La clínica gremial de la institución que me pensionó, en padecimientos recientes me ha costado casi lo mismo que una particular.

La expresión “baño de pueblo” es frecuente en el ámbito de la política y de los comentaristas de la política. Suena mejor cuando se burla del hecho de que un gobernante se acerca a las geografías de los estratos más desposeídos de la sociedad, los marginados del progreso, o las recorre.

Son principalmente esos niveles bajos de la sociedad –el pueblo pobre, doliente– los que más recurren a servicios del llamado sector salud, a las instalaciones donde esperan encontrar atención médica casi gratuita (consulta, medicamentos, curaciones, hospitalizaciones).

No es infrecuente que se miren allí personas que parecen venir de ámbitos menos desfavorecidos, pero la generalidad es parte de la clase trabajadora de salarios miserables y sus familiares. A aquellos los distingue la ropa, los afeites, el arreglo personal; a los desposeídos el arreglo ineficaz o el descuido.

He recurrido a los servicios médicos del sector salud porque la clínica gremial de la institución que me pensionó, en padecimientos recientes me ha costado casi lo mismo que una particular. Mi descenso económico me ha conducido por camino indirecto a darme baños de pueblo, aunque nunca me he considerado socialmente en otro estrato social.

MATERIAL PROPORCIONADO:
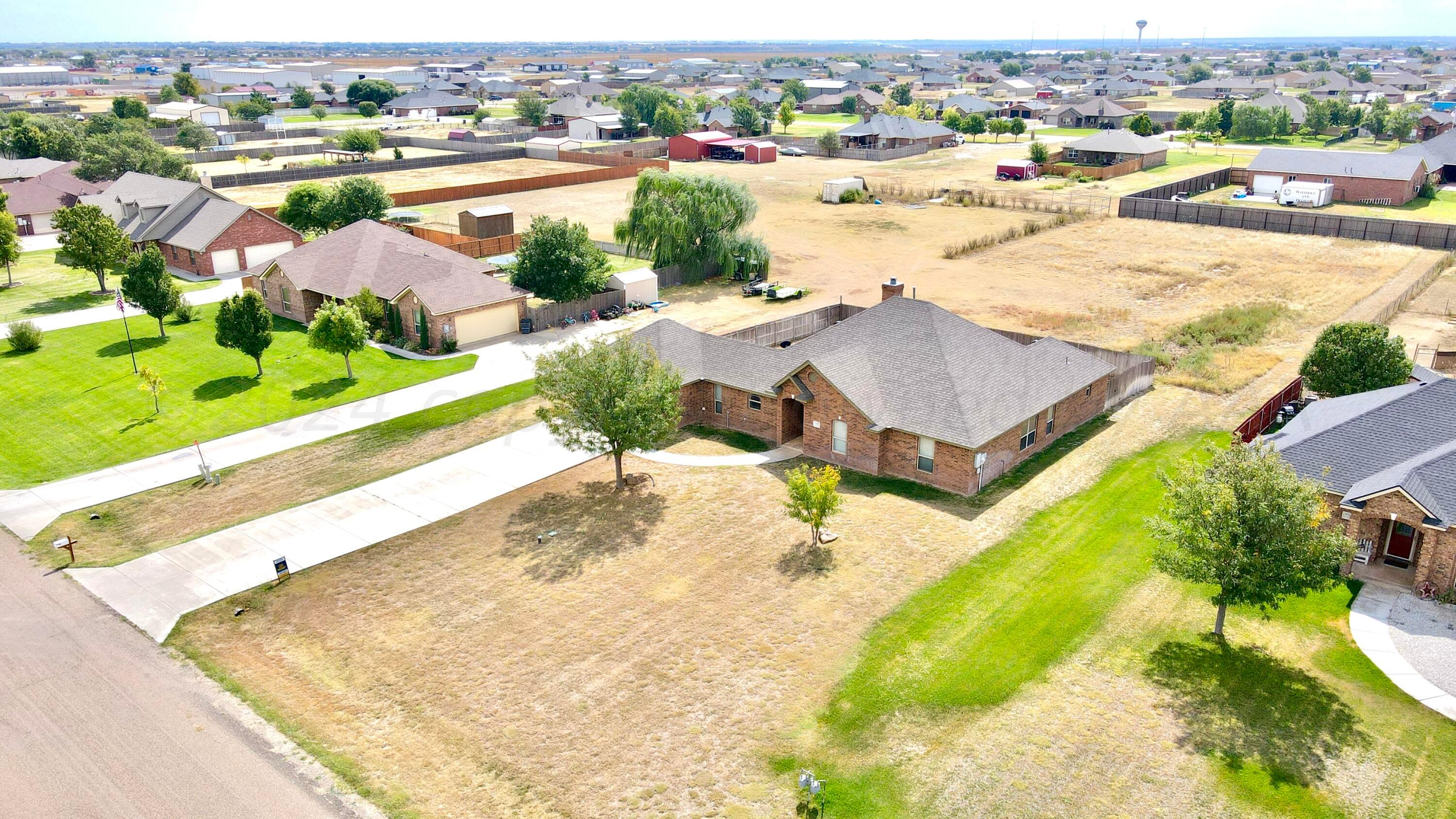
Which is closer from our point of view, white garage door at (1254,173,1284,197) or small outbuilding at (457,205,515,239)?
small outbuilding at (457,205,515,239)

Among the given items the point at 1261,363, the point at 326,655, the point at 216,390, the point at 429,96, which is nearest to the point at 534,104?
the point at 429,96

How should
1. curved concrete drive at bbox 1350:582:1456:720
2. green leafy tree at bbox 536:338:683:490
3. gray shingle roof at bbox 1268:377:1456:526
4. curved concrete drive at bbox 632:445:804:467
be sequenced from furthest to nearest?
curved concrete drive at bbox 632:445:804:467 → green leafy tree at bbox 536:338:683:490 → gray shingle roof at bbox 1268:377:1456:526 → curved concrete drive at bbox 1350:582:1456:720

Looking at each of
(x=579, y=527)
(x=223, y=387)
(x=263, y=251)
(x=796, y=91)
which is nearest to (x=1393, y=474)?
(x=579, y=527)

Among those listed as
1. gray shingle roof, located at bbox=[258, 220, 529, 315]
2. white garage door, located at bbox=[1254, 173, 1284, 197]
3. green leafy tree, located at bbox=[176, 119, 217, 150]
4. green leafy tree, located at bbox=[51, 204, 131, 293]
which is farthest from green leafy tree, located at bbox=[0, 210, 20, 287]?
white garage door, located at bbox=[1254, 173, 1284, 197]

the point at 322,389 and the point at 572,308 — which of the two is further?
the point at 572,308

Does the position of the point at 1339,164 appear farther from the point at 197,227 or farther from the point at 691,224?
the point at 197,227

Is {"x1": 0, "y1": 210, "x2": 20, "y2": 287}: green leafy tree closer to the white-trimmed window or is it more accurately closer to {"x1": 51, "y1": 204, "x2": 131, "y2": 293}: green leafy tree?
{"x1": 51, "y1": 204, "x2": 131, "y2": 293}: green leafy tree
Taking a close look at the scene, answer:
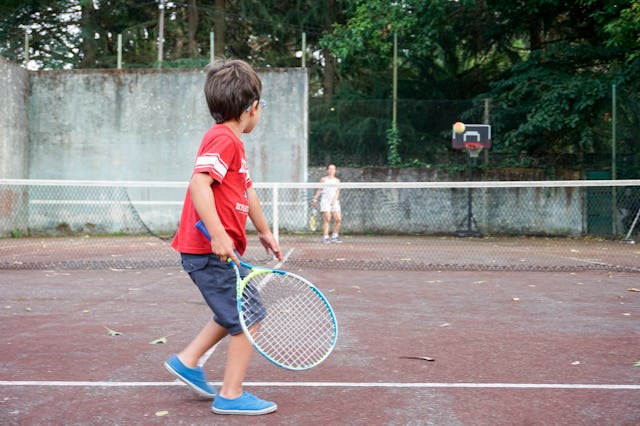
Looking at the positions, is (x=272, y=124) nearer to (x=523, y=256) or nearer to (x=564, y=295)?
(x=523, y=256)

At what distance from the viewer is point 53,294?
25.9 ft

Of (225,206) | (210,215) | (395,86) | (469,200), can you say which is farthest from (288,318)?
(395,86)

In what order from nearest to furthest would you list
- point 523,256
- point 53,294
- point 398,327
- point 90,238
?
point 398,327
point 53,294
point 523,256
point 90,238

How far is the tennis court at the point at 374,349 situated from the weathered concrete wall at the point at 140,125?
922 cm

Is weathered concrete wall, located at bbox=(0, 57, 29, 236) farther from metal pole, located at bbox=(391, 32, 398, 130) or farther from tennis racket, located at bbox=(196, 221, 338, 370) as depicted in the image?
tennis racket, located at bbox=(196, 221, 338, 370)

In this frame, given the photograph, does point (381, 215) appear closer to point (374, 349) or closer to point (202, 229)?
point (374, 349)

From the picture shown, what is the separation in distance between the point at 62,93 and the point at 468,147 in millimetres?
11033

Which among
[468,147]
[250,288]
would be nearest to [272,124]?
[468,147]

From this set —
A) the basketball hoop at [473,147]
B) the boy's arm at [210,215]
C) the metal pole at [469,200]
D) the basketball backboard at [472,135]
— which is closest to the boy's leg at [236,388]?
the boy's arm at [210,215]

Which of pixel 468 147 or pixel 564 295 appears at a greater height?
pixel 468 147

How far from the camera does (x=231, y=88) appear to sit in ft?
11.5

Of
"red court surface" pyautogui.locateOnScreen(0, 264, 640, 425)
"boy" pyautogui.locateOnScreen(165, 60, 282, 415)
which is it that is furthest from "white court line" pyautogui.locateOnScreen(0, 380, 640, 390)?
"boy" pyautogui.locateOnScreen(165, 60, 282, 415)

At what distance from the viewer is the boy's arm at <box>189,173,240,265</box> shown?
3352 millimetres

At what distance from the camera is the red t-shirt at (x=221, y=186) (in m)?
3.44
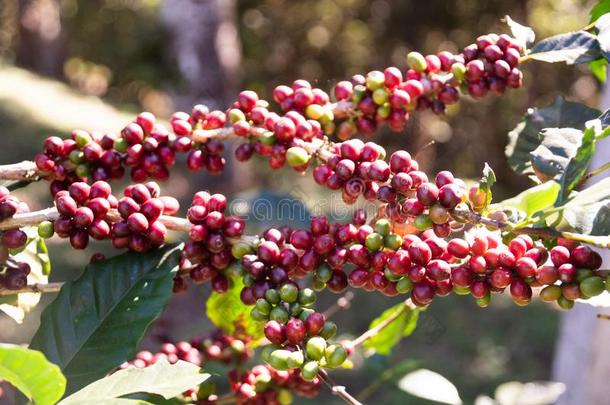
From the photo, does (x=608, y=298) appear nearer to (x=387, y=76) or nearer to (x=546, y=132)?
(x=546, y=132)

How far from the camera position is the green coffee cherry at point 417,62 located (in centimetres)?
69

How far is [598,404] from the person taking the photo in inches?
57.7

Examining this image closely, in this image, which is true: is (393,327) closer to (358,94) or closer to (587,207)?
(358,94)

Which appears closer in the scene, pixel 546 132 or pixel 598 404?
pixel 546 132

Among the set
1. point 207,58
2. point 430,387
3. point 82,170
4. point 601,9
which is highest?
point 207,58

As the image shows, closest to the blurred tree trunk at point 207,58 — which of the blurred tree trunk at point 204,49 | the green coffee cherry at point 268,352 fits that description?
the blurred tree trunk at point 204,49

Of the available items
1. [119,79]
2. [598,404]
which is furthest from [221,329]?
[119,79]

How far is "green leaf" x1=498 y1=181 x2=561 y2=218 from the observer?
1.51 ft

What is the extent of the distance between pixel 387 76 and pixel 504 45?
12 centimetres

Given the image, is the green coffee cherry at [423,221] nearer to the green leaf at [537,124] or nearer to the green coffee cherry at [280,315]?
the green coffee cherry at [280,315]

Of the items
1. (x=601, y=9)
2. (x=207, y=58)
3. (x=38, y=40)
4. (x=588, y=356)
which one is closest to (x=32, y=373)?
(x=601, y=9)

INSTRUCCIONES DE LA TAREA:
Transcribe literalmente el fragmento del texto sobre los baños de pueblo que empieza con "No es infrecuente" y continúa hasta "otro estrato social.".

SOLUCIÓN:
No es infrecuente que se miren allí personas que parecen venir de ámbitos menos desfavorecidos, pero la generalidad es parte de la clase trabajadora de salarios miserables y sus familiares. A aquellos los distingue la ropa, los afeites, el arreglo personal; a los desposeídos el arreglo ineficaz o el descuido.

He recurrido a los servicios médicos del sector salud porque la clínica gremial de la institución que me pensionó, en padecimientos recientes me ha costado casi lo mismo que una particular. Mi descenso económico me ha conducido por camino indirecto a darme baños de pueblo, aunque nunca me he considerado socialmente en otro estrato social.